--- TEKSTFRAGMENT ---
>>>

Vittamed is een in Litouwen gevestigde vennootschap, die zich bezighield met technisch wetenschappelijk onderzoek en de praktische toepassingen ervan. Sinds 1 maart 2012 heeft deze vennootschap geen leveringen van goederen of diensten meer verricht waarover btw verschuldigd was. Vittamed heeft in 2012 en 2013 goederen en diensten ingekocht ten behoeve van de vervaardiging van immateriële (licenties) en materiële investeringsgoederen (prototypes van apparaten). Zij was voornemens die investeringsgoederen te gebruiken voor haar toekomstige belaste activiteit. De voorbelasting die samenhangt met de ingekochte goederen en diensten heeft Vittamed in aftrek gebracht.

<<<

--- OPDRACHTEN ---
A) Geef uit de tekst over Vittamed letterlijk het stuk weer van "Vittamed is een" tot en met "in aftrek gebracht.".
B) Verzamel elke regel uit de records waarin het woord "listed" staat.

--- Records met ruimtelijke vragen ---

>>>

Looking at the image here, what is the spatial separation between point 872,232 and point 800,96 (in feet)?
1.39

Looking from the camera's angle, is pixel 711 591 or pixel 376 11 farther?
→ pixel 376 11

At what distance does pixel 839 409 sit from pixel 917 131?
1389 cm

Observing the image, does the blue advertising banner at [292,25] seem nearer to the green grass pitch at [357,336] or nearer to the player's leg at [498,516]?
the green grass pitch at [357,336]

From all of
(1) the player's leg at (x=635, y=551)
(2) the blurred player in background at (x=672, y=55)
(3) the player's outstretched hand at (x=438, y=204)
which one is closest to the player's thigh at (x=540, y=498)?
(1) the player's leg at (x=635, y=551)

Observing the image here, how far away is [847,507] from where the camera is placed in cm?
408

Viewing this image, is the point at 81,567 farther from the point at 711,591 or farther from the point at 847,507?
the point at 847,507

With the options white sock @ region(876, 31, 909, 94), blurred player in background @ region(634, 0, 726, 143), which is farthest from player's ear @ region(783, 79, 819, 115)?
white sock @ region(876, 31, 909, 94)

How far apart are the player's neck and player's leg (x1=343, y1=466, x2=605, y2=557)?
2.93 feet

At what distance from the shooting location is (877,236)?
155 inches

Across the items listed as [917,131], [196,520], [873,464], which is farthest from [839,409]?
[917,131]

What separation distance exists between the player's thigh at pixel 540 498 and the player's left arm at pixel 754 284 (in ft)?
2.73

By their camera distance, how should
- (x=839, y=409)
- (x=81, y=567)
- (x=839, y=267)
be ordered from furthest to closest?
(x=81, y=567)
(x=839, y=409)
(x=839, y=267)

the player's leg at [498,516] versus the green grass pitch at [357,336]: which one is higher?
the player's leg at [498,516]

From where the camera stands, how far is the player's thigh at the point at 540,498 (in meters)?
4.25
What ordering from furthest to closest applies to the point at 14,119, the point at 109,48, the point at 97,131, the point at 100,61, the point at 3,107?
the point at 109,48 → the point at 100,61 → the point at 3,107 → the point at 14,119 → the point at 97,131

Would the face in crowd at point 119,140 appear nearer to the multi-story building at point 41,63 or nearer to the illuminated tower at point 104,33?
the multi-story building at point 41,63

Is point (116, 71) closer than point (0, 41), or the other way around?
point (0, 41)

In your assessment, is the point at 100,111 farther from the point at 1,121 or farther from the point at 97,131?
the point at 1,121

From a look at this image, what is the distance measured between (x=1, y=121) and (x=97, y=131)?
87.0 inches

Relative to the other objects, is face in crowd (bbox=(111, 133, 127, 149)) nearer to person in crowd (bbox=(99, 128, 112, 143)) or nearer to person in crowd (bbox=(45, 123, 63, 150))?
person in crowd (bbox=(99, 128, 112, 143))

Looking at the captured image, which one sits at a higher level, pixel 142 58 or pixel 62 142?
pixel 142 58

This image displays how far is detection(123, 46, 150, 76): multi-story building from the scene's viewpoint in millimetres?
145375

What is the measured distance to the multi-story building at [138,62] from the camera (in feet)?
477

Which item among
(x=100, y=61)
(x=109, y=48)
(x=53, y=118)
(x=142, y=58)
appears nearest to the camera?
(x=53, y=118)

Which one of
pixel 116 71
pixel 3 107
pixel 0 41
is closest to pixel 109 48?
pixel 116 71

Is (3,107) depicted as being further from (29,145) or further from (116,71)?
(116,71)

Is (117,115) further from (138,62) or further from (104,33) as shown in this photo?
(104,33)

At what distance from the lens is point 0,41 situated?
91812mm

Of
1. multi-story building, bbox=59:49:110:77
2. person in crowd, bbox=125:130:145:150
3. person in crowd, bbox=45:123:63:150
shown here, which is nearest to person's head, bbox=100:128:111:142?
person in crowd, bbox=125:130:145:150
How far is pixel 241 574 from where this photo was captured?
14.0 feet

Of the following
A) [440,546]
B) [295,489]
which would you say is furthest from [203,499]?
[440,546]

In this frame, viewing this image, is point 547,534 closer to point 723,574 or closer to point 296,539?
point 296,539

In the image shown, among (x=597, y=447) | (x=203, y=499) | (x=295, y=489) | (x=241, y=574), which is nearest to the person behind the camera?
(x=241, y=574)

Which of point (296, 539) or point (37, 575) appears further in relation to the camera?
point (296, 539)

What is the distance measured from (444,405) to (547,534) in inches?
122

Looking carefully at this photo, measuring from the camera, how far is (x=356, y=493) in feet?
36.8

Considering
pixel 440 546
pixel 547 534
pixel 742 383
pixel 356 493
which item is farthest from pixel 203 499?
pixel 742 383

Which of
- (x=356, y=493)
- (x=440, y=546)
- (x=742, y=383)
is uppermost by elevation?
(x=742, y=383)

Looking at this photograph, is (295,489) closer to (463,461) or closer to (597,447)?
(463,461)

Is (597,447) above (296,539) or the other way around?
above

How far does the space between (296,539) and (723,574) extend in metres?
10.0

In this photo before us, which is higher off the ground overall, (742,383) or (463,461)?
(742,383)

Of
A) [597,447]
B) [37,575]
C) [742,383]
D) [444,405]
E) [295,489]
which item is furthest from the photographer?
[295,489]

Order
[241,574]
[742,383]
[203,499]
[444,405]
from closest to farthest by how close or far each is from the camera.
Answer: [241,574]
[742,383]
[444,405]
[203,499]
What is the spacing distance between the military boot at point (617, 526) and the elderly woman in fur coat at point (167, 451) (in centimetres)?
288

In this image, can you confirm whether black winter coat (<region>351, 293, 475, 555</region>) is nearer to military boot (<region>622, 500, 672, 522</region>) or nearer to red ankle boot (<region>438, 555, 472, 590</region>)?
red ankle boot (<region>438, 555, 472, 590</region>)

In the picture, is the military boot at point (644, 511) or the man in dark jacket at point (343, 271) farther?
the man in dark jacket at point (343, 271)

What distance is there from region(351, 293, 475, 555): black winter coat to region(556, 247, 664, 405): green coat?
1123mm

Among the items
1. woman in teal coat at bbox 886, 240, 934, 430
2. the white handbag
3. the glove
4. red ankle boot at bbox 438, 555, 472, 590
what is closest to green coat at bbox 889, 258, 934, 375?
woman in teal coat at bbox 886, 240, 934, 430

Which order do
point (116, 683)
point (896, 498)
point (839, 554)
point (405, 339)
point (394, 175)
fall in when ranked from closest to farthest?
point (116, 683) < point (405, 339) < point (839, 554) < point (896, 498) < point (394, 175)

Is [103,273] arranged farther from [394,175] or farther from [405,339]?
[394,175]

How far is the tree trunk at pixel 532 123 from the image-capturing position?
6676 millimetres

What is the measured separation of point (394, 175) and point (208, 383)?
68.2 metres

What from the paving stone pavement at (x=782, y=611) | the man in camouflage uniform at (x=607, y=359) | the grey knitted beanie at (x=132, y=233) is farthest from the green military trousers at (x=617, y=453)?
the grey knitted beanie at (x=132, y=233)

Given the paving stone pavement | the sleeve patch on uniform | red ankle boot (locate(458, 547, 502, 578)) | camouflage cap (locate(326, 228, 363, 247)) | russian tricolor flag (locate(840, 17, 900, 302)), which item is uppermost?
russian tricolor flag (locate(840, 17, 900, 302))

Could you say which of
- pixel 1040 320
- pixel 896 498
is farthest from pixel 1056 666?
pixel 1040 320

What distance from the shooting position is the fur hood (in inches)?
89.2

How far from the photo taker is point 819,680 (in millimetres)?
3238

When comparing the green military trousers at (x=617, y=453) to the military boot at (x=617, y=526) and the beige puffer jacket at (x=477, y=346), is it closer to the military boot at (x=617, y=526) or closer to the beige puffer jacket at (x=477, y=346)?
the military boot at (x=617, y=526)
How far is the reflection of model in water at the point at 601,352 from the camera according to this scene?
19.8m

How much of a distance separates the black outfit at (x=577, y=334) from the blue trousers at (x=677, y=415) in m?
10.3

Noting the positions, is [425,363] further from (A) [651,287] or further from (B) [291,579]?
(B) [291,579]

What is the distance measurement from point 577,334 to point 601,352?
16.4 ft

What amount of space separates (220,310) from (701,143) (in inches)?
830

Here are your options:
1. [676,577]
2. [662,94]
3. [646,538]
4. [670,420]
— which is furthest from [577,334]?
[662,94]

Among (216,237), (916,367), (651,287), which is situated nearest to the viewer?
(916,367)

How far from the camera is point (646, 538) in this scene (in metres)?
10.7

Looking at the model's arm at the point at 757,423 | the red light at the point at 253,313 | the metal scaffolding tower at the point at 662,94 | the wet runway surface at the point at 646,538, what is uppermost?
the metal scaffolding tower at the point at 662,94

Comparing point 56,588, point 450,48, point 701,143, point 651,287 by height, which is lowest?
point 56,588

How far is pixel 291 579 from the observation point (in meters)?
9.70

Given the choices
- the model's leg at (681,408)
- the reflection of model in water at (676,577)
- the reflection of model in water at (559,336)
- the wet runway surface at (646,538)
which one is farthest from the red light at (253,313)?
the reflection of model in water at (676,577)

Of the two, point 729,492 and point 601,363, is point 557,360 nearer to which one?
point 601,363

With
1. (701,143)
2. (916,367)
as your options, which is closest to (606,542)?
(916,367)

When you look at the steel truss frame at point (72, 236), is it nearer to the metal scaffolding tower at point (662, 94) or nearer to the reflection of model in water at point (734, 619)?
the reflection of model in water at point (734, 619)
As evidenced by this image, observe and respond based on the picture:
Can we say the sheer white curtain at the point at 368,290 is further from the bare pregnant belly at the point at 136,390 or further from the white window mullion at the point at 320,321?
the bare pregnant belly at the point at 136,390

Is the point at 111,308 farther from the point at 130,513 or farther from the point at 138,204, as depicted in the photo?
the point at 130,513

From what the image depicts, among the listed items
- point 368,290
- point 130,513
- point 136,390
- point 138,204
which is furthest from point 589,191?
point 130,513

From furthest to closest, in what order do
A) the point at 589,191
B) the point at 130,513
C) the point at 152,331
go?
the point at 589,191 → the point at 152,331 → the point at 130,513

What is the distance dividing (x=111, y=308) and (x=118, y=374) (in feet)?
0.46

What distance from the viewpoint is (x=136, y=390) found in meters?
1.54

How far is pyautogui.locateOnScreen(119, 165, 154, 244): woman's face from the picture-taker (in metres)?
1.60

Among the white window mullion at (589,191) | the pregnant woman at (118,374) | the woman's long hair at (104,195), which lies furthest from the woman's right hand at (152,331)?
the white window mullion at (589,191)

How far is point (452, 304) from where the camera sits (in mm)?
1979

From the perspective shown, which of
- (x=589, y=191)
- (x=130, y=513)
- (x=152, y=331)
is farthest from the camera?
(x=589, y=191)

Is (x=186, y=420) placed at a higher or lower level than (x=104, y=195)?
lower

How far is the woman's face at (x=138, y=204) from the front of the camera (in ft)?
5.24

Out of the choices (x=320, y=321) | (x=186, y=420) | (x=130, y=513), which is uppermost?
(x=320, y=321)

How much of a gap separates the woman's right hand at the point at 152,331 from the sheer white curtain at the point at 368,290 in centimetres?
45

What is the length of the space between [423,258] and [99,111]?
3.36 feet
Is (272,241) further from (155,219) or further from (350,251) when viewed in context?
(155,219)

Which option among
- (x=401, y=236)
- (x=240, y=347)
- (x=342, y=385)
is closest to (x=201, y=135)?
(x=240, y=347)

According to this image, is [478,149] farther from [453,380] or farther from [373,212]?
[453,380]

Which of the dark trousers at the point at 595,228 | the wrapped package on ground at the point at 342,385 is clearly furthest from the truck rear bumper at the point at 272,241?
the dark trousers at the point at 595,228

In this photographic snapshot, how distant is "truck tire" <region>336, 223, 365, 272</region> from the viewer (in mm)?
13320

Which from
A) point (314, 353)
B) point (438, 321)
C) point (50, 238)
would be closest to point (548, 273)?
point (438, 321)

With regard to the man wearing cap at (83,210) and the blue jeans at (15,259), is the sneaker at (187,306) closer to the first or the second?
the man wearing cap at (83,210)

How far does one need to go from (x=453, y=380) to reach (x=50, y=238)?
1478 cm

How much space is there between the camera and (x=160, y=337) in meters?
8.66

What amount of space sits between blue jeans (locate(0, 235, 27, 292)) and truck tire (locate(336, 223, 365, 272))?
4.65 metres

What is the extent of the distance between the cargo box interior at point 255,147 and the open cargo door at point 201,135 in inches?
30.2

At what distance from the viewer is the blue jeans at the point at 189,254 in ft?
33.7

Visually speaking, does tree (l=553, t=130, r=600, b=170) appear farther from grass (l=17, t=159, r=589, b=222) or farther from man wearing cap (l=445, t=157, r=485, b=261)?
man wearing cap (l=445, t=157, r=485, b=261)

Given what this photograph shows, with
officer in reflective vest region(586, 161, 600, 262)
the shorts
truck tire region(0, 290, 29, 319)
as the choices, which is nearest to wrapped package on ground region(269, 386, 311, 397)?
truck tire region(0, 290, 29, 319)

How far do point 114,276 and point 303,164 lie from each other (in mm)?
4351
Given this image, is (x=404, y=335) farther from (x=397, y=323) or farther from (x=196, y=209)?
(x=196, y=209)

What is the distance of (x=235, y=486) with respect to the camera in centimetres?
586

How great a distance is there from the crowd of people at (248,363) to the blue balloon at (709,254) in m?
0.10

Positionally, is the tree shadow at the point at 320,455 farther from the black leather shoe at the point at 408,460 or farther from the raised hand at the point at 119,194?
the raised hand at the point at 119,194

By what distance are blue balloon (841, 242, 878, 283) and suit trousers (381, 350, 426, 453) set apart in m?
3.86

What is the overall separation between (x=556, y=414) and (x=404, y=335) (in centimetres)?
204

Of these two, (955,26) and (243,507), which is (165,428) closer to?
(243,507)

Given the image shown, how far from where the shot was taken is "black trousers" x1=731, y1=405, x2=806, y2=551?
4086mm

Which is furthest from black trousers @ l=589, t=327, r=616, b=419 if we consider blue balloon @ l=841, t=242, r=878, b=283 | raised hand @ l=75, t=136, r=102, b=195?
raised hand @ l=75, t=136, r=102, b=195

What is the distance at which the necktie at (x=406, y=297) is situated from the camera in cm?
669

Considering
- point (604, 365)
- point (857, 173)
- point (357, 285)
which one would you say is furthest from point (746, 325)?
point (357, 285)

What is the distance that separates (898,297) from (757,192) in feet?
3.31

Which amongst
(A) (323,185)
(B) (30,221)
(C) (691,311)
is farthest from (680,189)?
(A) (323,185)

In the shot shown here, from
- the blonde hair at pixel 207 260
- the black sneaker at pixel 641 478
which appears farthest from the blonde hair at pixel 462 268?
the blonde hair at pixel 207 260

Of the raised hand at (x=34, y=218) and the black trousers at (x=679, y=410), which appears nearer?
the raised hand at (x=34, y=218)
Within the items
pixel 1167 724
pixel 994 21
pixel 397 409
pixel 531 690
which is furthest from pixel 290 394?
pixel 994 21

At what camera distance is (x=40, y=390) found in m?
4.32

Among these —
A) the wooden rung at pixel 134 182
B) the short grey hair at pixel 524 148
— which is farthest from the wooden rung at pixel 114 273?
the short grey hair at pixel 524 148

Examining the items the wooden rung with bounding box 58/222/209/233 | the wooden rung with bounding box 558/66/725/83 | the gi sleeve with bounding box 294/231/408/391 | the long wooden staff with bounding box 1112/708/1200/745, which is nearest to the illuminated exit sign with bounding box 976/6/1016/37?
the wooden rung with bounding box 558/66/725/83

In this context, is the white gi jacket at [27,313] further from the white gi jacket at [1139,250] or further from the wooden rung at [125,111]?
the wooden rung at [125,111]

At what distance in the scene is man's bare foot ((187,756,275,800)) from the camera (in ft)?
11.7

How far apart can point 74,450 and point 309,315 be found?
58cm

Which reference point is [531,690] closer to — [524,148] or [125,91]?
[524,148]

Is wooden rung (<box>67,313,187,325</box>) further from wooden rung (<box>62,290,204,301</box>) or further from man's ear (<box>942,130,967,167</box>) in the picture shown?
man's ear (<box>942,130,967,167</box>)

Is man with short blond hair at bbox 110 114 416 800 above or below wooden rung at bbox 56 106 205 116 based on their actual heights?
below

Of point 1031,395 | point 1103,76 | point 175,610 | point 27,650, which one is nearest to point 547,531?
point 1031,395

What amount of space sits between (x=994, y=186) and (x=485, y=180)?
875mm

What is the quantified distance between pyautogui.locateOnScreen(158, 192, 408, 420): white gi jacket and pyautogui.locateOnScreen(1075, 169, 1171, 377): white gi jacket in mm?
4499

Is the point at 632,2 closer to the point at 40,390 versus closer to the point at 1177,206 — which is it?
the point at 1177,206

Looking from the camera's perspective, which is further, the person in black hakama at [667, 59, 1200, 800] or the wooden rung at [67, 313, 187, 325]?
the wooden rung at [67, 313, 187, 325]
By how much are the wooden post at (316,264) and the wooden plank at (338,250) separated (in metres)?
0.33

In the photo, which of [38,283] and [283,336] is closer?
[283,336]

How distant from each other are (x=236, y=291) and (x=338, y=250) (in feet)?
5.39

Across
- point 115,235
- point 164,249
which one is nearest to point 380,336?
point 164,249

<<<

--- ANTWOORDEN PER OPDRACHT ---
A)
Vittamed is een in Litouwen gevestigde vennootschap, die zich bezighield met technisch wetenschappelijk onderzoek en de praktische toepassingen ervan. Sinds 1 maart 2012 heeft deze vennootschap geen leveringen van goederen of diensten meer verricht waarover btw verschuldigd was. Vittamed heeft in 2012 en 2013 goederen en diensten ingekocht ten behoeve van de vervaardiging van immateriële (licenties) en materiële investeringsgoederen (prototypes van apparaten). Zij was voornemens die investeringsgoederen te gebruiken voor haar toekomstige belaste activiteit. De voorbelasting die samenhangt met de ingekochte goederen en diensten heeft Vittamed in aftrek gebracht.

B)
Across the items listed as [917,131], [196,520], [873,464], which is farthest from [839,409]?
From what the image depicts, among the listed items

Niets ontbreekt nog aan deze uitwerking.